Telecom and Oil & Gas Attract Strong Buying
On the other hand, telecom companies garnered the strongest interest. FIIs bought shares worth 4,913 crore rupees in the second half of November, adding to the massive 9,413 crore rupees they had already purchased in the first half.
Oil and gas companies also witnessed significant FII investment of 4,177 crore rupees in the second half of the month and 2,992 crore rupees in the first half despite the troubles related to refineries' buying of Russian oil. Indian refiners were compelled to reduce buying Russian oil as US sanctions against Russia came into force.
Capital Goods, Metals, and Healthcare Show Mixed Trends
Capital goods companies, which produce machinery and equipment used in industries, saw net buying of 1,707 crore rupees in the second half, following 788 crore rupees worth of purchases in the first half, suggesting FIIs' increased interest in infrastructure and industrial growth.

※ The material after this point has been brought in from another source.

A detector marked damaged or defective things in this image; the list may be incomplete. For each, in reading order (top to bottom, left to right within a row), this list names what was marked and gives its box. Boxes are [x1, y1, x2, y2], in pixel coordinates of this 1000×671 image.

However, Metals saw a reversal as FIIs cut 1,045 crore rupees worth stocks in the second half, after being net buyers of 236 crore rupees in the first half.
Healthcare and consumer durables showed renewed interest. FIIs bought 743 crore rupees worth of healthcare shares and 1,273 crore rupees worth of consumer durable shares in the second half. This was a sharp turnaround from the first half, when they had sold 2,526 crore rupees in healthcare and 1,379 crore rupees in consumer durables. Consumer durables include products like refrigerators, washing machines, and other household appliances.
How Does it Affect the Market?
The overall picture shows that foreign investors are moving away from sectors tied to everyday consumer demand and global outsourcing, such as FMCG, autos, finance, and IT. Instead, they are putting money into industries linked to infrastructure, energy, and essential services like telecom and oil & gas.
This change suggests that FIIs are looking for safer bets and long-term growth opportunities in India. Their buying in healthcare and consumer durables also indicates they may also be returning to some defensive sectors after earlier heavy selling.
For retail investors, this trend shows a clear direction on where they should focus on during the increased geopolitical tensions and macroeconomic activities. When FIIs change their focus, it often signals which industries may see stronger growth or face pressure in the months ahead.